# Introduction

In this notebook, I'll explore the texts by making images using the labels of their words. I don't know if this has any particular use case in this competition, but I thought it would be fun to implement it anyways, and maybe someone can use it. I don't know. Anyways, let's get going.

In [None]:
import numpy as np # linear algebra
import pandas as pd # data processing, CSV file I/O (e.g. pd.read_csv)

import os
for dirname, _, filenames in os.walk('/kaggle/input'):
    for filename in filenames:
        if dirname.split('/')[-1] not in ['train', 'test']:
            print(os.path.join(dirname, filename))

In [None]:
train_df = pd.read_csv('/kaggle/input/feedback-prize-2021/train.csv')
train_df.head()

# How can I implement this?

First I think that either need to impose a cut off on the length of texts as when using transformers, so maybe this cutoff can be 1024 words. Or maybe I can use the the dimensions of the largest text as default.

So let's check the length of texts to get an idea about how we shall proceed.

In [None]:
def read_essay_txt(essay_id, path='train'):
    essay_file_path = f"../input/feedback-prize-2021/{path}/{essay_id}.txt"
    with open(essay_file_path, 'r') as essay_file:
        return essay_file.read()

In [None]:
texts = {id_: read_essay_txt(id_) for id_ in train_df.id.unique()}
texts_len = {id_: len(text.split()) for id_, text in texts.items()}

In [None]:
import matplotlib.pyplot as plt
import seaborn as sns


sns.histplot(texts_len.values());
print('Mean Length:', np.mean(list(texts_len.values())))
print('Length > 1024: {:.2f}%'.format(np.mean([len_ > 1024 for len_ in texts_len.values()]) * 100))

It seems that the mean is 421 tokens, and almost 1% of texts are larger than 1024. **So I'll stick with 1024.**

## Getting RGB values

Now I need to set an rgb value for each label, then I need to make a 3d array `(32, 32, 3)` for each text, and then I can visualize them.

In [None]:
train_df.discourse_type.unique()

In [None]:
from matplotlib import colors

label_color_dict = {
    'Lead': 'royalblue',
    'Position': 'violet',
    'Evidence': 'crimson',
    'Claim': 'magenta',
    'Counterclaim': 'darkorange',
    'Rebuttal': 'lime',
    'Concluding Statement': 'red'
}


label_rgb_dict = {label: colors.to_rgb(color) for label, color in label_color_dict.items()}

label_rgb_dict

Now that we have the rgb values, the next part is supposed to be easy.
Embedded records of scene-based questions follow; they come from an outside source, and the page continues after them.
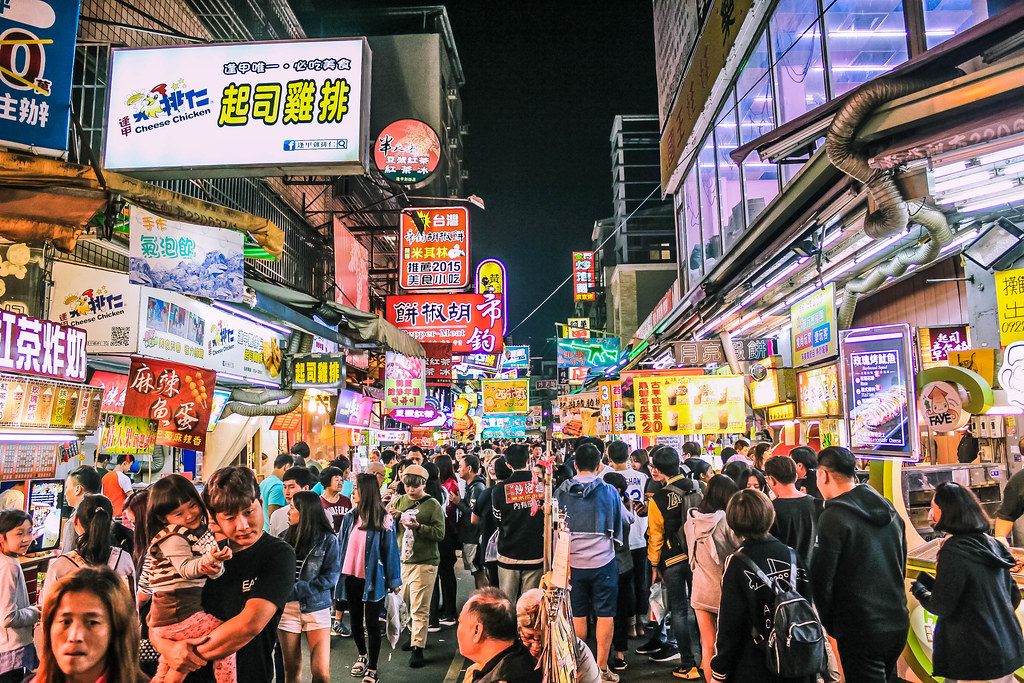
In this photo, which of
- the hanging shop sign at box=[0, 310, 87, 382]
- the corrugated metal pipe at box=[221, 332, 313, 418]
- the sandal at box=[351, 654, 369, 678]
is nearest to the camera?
the hanging shop sign at box=[0, 310, 87, 382]

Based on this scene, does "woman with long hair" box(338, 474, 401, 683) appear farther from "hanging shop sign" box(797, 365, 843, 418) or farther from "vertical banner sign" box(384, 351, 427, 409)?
"vertical banner sign" box(384, 351, 427, 409)

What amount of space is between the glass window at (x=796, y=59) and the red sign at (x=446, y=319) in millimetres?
10015

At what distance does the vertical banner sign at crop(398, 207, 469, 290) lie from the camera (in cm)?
2022

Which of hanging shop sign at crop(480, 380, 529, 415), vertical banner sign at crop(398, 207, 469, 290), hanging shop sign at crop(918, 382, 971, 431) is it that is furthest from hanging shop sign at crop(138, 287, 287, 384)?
hanging shop sign at crop(480, 380, 529, 415)

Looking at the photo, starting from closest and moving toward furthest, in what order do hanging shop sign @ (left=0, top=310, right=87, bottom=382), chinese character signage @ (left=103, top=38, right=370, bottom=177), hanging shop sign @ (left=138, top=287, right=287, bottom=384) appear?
hanging shop sign @ (left=0, top=310, right=87, bottom=382), chinese character signage @ (left=103, top=38, right=370, bottom=177), hanging shop sign @ (left=138, top=287, right=287, bottom=384)

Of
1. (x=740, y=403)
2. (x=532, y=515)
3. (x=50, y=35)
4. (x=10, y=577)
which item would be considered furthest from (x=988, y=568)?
(x=740, y=403)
For each text we shall create a 2d array of of dims `(1024, 3)` then reshape this array into a 3d array of dims `(32, 32, 3)`.

The easiest way I can think of is to use the prediction string of each text to create a dict where keys are token ids and values are label. If the a token isn't in the dict, then we shall skip it and not set it's value in the array, and hence it will remain `(0, 0, 0)` which is black.

In [None]:
def get_text_arr(text_id, max_len=1024):
    text_arr = np.zeros((max_len, 3))
    text = texts[text_id]

    token_label_dict = {}
    for i, row in train_df.query('id == @text_id')[['discourse_type', 'predictionstring']].iterrows():
        for token in row['predictionstring'].split(' '):
            token_label_dict[int(token)] = row['discourse_type']
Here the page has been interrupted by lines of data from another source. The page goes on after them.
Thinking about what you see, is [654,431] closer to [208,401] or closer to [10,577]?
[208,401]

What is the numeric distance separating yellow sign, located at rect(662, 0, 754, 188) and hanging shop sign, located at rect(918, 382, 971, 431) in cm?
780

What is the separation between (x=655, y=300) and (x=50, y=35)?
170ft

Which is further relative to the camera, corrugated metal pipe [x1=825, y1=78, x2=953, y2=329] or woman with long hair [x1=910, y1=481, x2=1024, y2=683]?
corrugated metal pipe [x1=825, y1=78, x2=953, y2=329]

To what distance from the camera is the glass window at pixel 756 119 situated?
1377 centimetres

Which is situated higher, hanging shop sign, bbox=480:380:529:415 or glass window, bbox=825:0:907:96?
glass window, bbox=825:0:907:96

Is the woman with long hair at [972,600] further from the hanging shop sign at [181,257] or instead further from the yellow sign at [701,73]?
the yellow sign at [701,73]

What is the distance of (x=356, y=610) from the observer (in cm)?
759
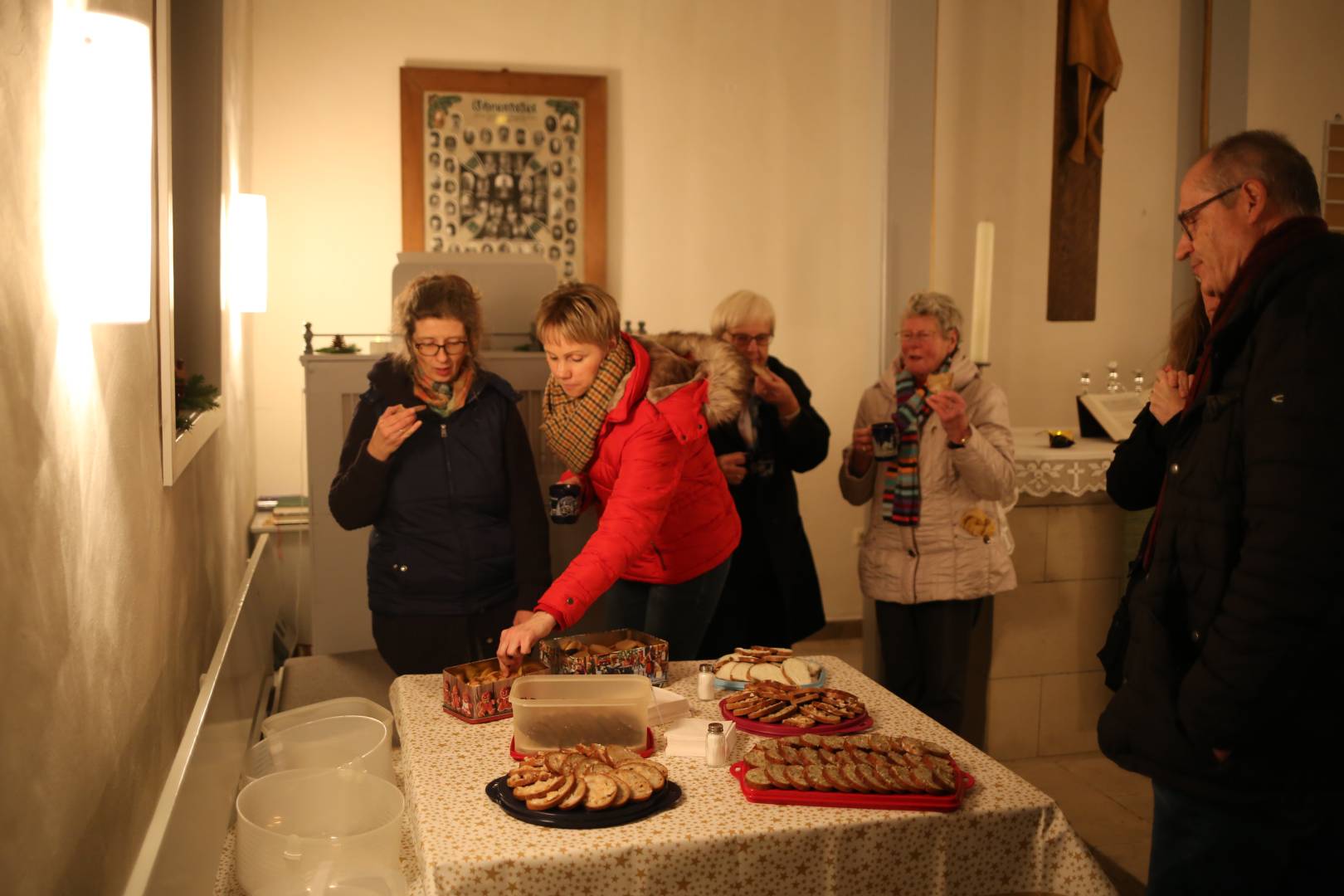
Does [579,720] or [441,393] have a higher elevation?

    for i in range(max_len):
        if i in token_label_dict.keys():
            text_arr[i] = label_rgb_dict[token_label_dict[i]]
    
    dims = (int(np.sqrt(max_len)), int(np.sqrt(max_len)), 3)
    text_arr = np.reshape(text_arr, dims)
    
    return text_arr

In [None]:
text_ids = train_df.id.unique()

ncols = 5
nrows = 10
max_len = 1024

for nrow in range(nrows):
    fig, axes = plt.subplots(1, ncols, figsize=(20, 5))
    for i, text_id in enumerate(text_ids[nrow*ncols:(nrow*ncols)+ncols]):
        axes[i].imshow(get_text_arr(text_id, max_len))
        axes[i].set_title(text_id)

### And that's it. Thanks for reading.